Job Applicants Fake Personality Tests to Fit In

Organizations don’t just want people with talent; they want employees whom will fit in with the overall culture of their organization, including mission, vision, and values.

Research on person-organization fit has long suggested that organizations experience positive outcomes when their employees experience a high level of personality synchronicity with the existing organizational culture. Some of these positive outcomes include higher organizational commitment, better job performance, and lower turnover.

However, job applicants often fake answers to job interview questions, or answer in socially-desirable ways. How can organizations know if applicants actually fit in with the organizational culture, or whether the applicants are just making it seem that way?


Researchers (Roulin & Krings, 2019) decided to test how and when applicants falsified job-interview answers, by investigating how they responded to pre-hire personality assessments. First, they looked at the traits of honesty-humility and agreeableness. These traits were chosen due to their relationship with competitiveness.

In this study, researchers expected that applicants would decrease their honesty-humility scores to match a competitive culture and increase them to match a non-competitive culture. When it came to innovation, researchers expected applicants to increase their scores on openness to match a more innovative culture and decrease these scores to match less innovative cultures.

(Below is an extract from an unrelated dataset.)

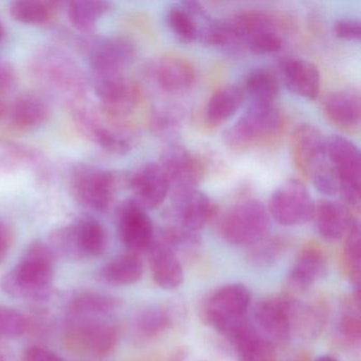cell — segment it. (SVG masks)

In the first study, researchers had 200 participants take two personality tests—one that appeared in a job selection scenario and another in which they were asked to reply honestly. This allowed researchers to determine if perceived organizational culture actually causes applicant faking. Their hypotheses was supported when participants showed tendencies to fake being more or less competitive in order to match how competitive they perceived the organization to be.

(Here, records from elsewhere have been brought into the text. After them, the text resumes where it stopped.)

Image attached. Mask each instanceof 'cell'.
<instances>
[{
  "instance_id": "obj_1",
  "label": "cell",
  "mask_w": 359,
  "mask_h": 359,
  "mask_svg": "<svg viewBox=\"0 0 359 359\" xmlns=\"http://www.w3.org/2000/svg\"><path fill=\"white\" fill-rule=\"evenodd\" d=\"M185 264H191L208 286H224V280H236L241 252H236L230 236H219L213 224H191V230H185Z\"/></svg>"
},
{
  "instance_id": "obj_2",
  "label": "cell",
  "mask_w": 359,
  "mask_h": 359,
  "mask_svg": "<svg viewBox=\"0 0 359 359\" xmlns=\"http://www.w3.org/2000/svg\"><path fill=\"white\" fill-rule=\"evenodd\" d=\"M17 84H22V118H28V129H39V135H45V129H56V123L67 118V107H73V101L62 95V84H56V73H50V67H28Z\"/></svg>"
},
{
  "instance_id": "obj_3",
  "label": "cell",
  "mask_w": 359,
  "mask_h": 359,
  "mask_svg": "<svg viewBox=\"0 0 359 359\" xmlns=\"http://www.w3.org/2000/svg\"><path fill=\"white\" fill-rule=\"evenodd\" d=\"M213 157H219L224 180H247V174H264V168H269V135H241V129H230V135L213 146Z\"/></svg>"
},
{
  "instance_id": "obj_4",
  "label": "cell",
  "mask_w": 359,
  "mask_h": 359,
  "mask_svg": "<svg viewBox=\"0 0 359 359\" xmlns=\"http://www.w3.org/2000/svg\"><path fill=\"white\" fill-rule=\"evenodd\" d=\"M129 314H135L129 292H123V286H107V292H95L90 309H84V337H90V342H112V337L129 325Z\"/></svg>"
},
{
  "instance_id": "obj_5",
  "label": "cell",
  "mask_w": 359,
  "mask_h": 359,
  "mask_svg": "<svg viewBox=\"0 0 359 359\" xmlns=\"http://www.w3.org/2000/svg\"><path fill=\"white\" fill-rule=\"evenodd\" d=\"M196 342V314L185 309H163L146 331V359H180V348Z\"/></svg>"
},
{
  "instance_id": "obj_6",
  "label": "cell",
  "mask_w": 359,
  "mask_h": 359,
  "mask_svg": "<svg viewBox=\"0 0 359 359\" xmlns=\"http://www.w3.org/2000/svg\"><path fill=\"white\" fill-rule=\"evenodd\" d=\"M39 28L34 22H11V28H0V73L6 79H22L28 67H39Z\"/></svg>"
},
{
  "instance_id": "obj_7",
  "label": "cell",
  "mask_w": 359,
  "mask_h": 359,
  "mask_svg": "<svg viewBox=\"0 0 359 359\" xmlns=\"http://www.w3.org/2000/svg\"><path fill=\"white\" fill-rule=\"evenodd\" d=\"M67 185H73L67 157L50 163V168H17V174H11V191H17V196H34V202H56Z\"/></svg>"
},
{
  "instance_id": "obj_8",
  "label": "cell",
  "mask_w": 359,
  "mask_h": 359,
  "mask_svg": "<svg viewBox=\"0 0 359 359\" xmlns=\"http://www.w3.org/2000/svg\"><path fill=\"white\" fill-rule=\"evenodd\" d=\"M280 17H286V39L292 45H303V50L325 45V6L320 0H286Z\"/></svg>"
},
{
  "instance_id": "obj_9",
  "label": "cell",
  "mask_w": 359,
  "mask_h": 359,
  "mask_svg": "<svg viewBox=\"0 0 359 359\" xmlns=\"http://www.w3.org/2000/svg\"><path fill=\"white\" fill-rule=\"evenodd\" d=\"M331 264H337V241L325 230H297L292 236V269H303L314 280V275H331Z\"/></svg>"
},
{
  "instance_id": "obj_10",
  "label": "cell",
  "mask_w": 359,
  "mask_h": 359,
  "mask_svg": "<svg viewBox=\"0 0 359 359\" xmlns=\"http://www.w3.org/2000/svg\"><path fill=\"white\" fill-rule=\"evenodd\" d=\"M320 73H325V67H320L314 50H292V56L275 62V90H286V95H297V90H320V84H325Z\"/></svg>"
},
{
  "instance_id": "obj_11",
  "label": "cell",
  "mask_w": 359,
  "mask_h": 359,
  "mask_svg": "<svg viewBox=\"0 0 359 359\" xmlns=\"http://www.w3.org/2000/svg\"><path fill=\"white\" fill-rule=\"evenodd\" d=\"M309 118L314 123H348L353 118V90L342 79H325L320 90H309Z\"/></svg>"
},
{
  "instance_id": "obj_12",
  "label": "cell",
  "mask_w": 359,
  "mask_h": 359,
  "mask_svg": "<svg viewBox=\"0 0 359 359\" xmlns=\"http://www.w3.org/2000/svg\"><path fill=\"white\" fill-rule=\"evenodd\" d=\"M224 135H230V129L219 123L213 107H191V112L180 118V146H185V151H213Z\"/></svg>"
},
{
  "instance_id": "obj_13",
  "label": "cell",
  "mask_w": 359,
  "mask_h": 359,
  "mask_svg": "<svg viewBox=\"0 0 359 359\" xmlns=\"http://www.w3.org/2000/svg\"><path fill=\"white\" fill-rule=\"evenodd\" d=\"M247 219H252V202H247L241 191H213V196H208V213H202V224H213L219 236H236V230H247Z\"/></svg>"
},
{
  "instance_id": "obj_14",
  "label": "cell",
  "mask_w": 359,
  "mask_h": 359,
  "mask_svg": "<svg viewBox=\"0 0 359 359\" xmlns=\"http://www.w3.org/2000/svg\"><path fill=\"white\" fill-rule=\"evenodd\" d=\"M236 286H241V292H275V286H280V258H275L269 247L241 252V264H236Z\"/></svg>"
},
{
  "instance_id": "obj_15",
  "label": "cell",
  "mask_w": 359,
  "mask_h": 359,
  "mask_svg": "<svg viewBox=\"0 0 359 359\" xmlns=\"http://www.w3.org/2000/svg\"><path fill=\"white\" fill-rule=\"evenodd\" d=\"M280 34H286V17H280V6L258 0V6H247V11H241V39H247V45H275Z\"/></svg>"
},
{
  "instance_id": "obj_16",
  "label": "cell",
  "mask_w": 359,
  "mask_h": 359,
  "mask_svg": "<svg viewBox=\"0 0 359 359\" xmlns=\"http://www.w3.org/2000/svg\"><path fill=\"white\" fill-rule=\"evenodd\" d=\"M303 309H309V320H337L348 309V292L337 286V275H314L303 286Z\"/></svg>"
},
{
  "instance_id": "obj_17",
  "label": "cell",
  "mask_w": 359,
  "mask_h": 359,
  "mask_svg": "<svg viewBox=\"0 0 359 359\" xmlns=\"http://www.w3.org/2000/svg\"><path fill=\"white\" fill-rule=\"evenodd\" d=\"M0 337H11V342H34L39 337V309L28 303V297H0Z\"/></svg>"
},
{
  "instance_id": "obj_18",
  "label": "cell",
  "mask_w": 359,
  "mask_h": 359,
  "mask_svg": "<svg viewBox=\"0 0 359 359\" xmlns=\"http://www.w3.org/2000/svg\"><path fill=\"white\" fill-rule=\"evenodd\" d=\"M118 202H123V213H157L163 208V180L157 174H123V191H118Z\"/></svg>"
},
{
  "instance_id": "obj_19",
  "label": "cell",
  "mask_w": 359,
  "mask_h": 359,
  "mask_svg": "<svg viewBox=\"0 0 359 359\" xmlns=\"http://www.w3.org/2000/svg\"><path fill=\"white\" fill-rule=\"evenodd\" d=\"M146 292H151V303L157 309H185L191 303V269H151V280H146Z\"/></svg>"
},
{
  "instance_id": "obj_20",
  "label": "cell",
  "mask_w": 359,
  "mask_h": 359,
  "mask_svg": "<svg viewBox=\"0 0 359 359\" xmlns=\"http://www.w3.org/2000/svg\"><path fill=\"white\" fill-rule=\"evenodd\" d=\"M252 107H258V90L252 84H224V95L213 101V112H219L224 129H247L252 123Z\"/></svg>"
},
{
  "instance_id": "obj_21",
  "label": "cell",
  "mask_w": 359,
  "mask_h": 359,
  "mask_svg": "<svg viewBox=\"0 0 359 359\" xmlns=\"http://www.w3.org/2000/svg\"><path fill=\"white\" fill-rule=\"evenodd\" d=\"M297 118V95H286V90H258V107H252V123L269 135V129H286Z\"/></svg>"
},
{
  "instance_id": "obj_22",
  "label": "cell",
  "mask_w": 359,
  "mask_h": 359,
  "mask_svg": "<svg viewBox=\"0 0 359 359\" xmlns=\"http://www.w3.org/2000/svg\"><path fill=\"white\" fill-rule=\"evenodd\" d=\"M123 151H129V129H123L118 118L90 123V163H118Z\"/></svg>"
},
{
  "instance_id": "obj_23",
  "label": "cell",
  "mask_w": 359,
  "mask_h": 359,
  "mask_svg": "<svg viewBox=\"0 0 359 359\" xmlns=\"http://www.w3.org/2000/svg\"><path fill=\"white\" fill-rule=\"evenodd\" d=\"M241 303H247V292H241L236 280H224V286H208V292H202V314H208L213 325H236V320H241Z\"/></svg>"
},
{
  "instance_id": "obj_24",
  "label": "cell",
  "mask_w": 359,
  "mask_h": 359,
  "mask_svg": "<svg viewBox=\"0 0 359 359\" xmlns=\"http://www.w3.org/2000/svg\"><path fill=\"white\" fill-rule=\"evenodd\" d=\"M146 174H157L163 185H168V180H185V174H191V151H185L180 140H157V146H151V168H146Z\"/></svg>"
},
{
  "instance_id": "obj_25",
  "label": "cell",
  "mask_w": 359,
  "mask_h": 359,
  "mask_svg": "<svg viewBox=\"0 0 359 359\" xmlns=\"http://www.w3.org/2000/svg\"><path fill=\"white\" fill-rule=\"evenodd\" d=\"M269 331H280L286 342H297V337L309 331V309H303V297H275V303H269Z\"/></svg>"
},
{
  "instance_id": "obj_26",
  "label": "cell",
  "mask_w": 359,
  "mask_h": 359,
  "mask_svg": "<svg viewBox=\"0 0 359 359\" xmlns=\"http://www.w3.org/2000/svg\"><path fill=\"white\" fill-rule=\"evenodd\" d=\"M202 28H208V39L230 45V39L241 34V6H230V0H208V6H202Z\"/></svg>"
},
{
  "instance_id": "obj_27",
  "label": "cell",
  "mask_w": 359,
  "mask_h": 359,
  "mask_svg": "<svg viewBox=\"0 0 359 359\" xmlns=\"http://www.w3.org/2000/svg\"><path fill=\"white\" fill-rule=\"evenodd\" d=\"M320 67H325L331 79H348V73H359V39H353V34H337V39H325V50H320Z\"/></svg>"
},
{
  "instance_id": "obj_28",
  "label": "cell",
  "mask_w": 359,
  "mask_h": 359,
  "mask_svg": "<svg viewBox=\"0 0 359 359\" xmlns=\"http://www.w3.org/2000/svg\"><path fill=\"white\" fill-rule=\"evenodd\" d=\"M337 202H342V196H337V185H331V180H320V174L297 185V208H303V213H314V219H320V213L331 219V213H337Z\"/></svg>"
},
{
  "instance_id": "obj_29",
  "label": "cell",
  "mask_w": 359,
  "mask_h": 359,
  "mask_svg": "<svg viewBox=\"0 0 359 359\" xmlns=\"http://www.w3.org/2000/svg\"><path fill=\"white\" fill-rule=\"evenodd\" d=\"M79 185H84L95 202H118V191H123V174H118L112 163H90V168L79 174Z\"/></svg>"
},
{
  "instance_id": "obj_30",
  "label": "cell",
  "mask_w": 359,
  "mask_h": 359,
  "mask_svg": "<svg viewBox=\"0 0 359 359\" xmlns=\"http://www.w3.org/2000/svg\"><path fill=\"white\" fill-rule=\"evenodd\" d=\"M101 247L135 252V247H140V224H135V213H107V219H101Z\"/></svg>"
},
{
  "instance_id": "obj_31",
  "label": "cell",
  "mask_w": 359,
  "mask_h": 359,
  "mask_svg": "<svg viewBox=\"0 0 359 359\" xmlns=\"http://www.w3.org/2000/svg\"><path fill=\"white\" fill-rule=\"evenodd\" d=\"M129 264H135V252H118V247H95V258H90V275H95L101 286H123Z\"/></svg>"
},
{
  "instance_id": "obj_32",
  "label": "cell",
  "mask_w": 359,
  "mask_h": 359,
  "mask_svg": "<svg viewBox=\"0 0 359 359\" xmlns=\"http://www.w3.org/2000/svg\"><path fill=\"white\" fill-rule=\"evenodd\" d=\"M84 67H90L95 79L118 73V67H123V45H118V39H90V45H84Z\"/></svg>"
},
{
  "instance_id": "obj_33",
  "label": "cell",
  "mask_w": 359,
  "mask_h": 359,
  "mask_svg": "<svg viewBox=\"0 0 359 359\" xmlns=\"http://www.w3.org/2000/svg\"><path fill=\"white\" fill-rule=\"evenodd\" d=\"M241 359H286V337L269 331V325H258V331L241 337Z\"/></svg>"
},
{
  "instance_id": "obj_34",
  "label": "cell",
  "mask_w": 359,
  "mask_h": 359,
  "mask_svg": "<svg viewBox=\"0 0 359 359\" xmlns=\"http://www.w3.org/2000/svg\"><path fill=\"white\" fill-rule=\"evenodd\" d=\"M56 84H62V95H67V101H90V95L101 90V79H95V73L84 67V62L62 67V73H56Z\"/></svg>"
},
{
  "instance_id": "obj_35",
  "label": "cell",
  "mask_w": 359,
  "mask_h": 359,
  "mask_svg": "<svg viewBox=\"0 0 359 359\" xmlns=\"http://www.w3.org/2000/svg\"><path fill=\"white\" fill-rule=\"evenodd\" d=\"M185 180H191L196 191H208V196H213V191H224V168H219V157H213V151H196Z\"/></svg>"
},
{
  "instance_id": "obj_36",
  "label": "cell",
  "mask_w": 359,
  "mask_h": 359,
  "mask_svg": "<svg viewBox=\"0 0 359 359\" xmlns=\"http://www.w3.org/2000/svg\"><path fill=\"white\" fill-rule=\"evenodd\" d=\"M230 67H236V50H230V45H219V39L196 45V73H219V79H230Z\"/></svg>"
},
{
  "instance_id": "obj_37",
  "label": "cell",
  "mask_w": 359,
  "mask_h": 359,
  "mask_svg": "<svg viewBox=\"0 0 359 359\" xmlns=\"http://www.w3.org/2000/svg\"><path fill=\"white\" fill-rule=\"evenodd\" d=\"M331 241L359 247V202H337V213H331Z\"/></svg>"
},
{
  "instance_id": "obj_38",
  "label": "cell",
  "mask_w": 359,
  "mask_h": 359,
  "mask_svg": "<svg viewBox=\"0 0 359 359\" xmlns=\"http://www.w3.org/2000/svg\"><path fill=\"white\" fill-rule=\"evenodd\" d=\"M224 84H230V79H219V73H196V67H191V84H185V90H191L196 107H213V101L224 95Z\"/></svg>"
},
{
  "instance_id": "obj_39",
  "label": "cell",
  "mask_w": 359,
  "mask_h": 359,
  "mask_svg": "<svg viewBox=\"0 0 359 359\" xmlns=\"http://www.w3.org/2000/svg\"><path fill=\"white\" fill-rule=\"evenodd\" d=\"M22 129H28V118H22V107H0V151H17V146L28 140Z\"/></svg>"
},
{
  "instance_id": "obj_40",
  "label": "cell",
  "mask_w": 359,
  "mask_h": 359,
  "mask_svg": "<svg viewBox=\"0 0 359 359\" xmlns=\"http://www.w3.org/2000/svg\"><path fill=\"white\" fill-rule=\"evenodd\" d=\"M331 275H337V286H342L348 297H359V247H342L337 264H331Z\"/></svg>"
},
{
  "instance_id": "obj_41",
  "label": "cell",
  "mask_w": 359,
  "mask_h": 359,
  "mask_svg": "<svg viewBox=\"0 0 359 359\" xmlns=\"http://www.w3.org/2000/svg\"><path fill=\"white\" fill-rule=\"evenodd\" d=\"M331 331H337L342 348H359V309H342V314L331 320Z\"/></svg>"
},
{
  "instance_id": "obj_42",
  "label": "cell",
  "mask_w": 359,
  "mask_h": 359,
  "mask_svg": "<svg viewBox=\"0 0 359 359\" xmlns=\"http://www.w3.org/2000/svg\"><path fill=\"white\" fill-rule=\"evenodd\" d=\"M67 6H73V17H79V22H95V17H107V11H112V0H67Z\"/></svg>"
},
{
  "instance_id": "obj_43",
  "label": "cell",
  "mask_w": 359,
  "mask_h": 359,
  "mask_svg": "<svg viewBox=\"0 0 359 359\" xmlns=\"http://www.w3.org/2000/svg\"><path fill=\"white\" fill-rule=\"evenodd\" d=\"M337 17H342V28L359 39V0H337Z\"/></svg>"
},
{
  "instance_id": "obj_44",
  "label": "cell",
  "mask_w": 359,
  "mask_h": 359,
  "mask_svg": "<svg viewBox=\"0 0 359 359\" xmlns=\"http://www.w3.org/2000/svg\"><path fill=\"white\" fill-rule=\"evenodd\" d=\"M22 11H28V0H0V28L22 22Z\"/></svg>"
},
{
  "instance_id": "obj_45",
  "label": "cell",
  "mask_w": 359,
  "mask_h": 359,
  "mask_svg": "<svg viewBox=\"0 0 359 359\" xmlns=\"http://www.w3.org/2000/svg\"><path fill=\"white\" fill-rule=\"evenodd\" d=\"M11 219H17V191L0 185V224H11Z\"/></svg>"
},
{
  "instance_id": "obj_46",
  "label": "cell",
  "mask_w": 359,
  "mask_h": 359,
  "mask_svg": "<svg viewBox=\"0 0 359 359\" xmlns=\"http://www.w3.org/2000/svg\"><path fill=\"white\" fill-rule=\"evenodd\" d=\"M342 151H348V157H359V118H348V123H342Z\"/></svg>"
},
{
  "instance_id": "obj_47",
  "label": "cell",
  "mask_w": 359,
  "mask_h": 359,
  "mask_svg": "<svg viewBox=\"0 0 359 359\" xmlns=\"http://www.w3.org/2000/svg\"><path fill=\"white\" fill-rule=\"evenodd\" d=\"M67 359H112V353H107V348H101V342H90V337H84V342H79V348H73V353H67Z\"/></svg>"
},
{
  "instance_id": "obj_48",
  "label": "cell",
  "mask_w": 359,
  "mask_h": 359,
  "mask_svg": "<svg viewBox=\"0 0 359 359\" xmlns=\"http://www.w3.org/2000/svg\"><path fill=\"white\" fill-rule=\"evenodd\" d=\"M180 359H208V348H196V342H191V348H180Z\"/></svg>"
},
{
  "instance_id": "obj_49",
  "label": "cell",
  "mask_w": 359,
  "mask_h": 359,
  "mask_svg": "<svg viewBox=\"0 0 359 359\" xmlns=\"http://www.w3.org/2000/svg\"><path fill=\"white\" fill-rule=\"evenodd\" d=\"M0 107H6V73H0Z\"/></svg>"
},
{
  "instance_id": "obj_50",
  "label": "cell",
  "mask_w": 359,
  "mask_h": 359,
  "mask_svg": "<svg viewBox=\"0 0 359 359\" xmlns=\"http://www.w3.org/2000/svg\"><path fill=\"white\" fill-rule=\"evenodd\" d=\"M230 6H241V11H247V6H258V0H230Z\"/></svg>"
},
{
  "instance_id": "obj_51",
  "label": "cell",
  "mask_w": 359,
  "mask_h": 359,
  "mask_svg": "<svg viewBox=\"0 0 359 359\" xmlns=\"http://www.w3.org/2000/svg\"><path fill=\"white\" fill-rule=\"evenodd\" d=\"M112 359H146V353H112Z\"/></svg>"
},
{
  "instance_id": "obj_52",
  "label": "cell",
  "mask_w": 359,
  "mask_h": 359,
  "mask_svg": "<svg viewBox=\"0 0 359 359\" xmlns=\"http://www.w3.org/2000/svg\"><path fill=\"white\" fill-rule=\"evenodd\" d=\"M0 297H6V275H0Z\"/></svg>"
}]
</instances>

The researchers conducted a second study using similar methodology to the first study. They used 125 participants and found similar evidence of faking to match perceived innovation culture.

The researchers conducted a third study that was designed to catch applicants faking person-organization fit. Here, researchers tried to control for self-selection; that is, applicants might be drawn to interview in a culture that already seems to meet their values. If that was the case, there might not be a point in faking answers on an assessment. Results indicated that employees still faked their answers, as was seen in the first two studies.

The fourth study attempted to show that faking would still occur when the applicants chose the organization they applied to, as opposed to the previous studies in which participants were told the organization they were applying to. Strategic faking was still present, although researchers acknowledge there could still be other influences on this relationship.

In the fifth and final study, researchers attempted to rule out anything that might have impacted the fourth study. They still found that participants faked to increase their cultural fit, whether or not they chose the organization to which they applied.


In sum, the researchers determined that job applicants fake answers on personality assessments in order to appear appealing to an organization. Still, this faking may happen less often when applicants can choose where to apply—as real-life applicants obviously can. The bad news for organizations is that current methods of catching fakers are not as useful when the assessment is attempting to measure cultural fit. After all, personality tests are self-reported, and it is fairly easy to ascertain when a question is looking for an answer related to a competitive or innovative trait.

All organizations can do is fly their cultural flag high to attract the right candidates. Ideally, these candidates truly want to be part of the organization and naturally have the right person-organization fit. However, organizations should still be aware that applicants can use their perceptions of the organizational culture to fake their answers on an assessment.


Roulin, N. & Krings, F. (2019). Faking to Fit In: Applicants’ Response Strategies to Match Organizational Culture. Journal of Applied Psychology, online first.